Table 1: | ANOVA table for the exam grades for groups (1, 2, 3) |
Significant at the (0.05) level |
Table 2: | Scheffe multiple comparisons between group pairs |
*The mean difference is significant at the 0.05 level |
Table 3: | The independent samples t-test results for male and female students exam grades in |
Table 4: | The independent samples t-test results for male and female students` Evaluation scores of visualization tool groups |
Table 5: | Correlation between student evaluation of the benefits of using visualization tool and their performance |
*Correlation is significant at the 0.01 level |
The results show that: there are no significant differences in students` evaluation of visualization tool groups between male and female students. This indicates that visualization tools are stable and can be implemented effectively.
Table 5 shows the correlation coefficients between students` performance in visualization tool groups (2, 3) and their evaluation of the benefits of using visualization tools. These results show a strong positive relationship between the performance of students and their evaluation of the benefits of using visualization tools.
We have described a visualization tool that we developed for helping students to learn artificial intelligence searching algorithms. Common difficulties experienced by students in studying searching algorithms were identified and the algorithm visualization tool was designed to help with these difficulties. The tool operates in single step mode, back step mode and all steps mode. Single step mode facilitates the learning of the individual steps of the algorithm. The all steps mode facilitates learning of the qualitative behavior and comparison of algorithms, while the back step mode undo the steps already done by the student. Furthermore, we conducted an evaluation study of the tool.

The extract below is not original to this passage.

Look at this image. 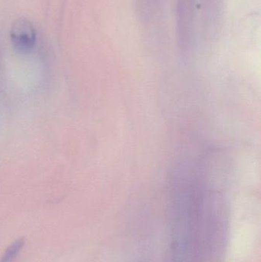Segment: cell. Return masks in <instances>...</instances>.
Listing matches in <instances>:
<instances>
[{"label": "cell", "mask_w": 261, "mask_h": 262, "mask_svg": "<svg viewBox=\"0 0 261 262\" xmlns=\"http://www.w3.org/2000/svg\"><path fill=\"white\" fill-rule=\"evenodd\" d=\"M178 183L171 204L170 262H207L213 252L218 220L219 195L196 171Z\"/></svg>", "instance_id": "cell-1"}, {"label": "cell", "mask_w": 261, "mask_h": 262, "mask_svg": "<svg viewBox=\"0 0 261 262\" xmlns=\"http://www.w3.org/2000/svg\"><path fill=\"white\" fill-rule=\"evenodd\" d=\"M10 39L17 52L21 54L30 53L36 44V30L29 20L18 18L11 27Z\"/></svg>", "instance_id": "cell-2"}, {"label": "cell", "mask_w": 261, "mask_h": 262, "mask_svg": "<svg viewBox=\"0 0 261 262\" xmlns=\"http://www.w3.org/2000/svg\"><path fill=\"white\" fill-rule=\"evenodd\" d=\"M205 25L209 29H216L222 12V0H203Z\"/></svg>", "instance_id": "cell-3"}, {"label": "cell", "mask_w": 261, "mask_h": 262, "mask_svg": "<svg viewBox=\"0 0 261 262\" xmlns=\"http://www.w3.org/2000/svg\"><path fill=\"white\" fill-rule=\"evenodd\" d=\"M196 0H177L176 20L179 23H191L195 21Z\"/></svg>", "instance_id": "cell-4"}, {"label": "cell", "mask_w": 261, "mask_h": 262, "mask_svg": "<svg viewBox=\"0 0 261 262\" xmlns=\"http://www.w3.org/2000/svg\"><path fill=\"white\" fill-rule=\"evenodd\" d=\"M24 246V240L22 238L15 241L13 244L11 245L0 259V262H12L16 258L18 254L21 251V248Z\"/></svg>", "instance_id": "cell-5"}]
</instances>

The results of this study suggest that algorithm visualization tools can enhance the student understanding in AI searching algorithms. The tool can be effective only under the supervision of a human instructor. The study also shows that the performance level of students (males and females) in the new version of the visualization tool is improved more than the performance level of students (males and females) in the old version of the tool.
Also, the study has shown that gender is not factors affecting the use of visualization tools. Finally, the results suggest that the performance of students taught using visualization tools is strongly related to their evaluation of the benefits of using the visualization tools.
Further research is needed in the possible use of other visualization tools, because visualization proved to be an effective tool for aiding students in their study at the university level.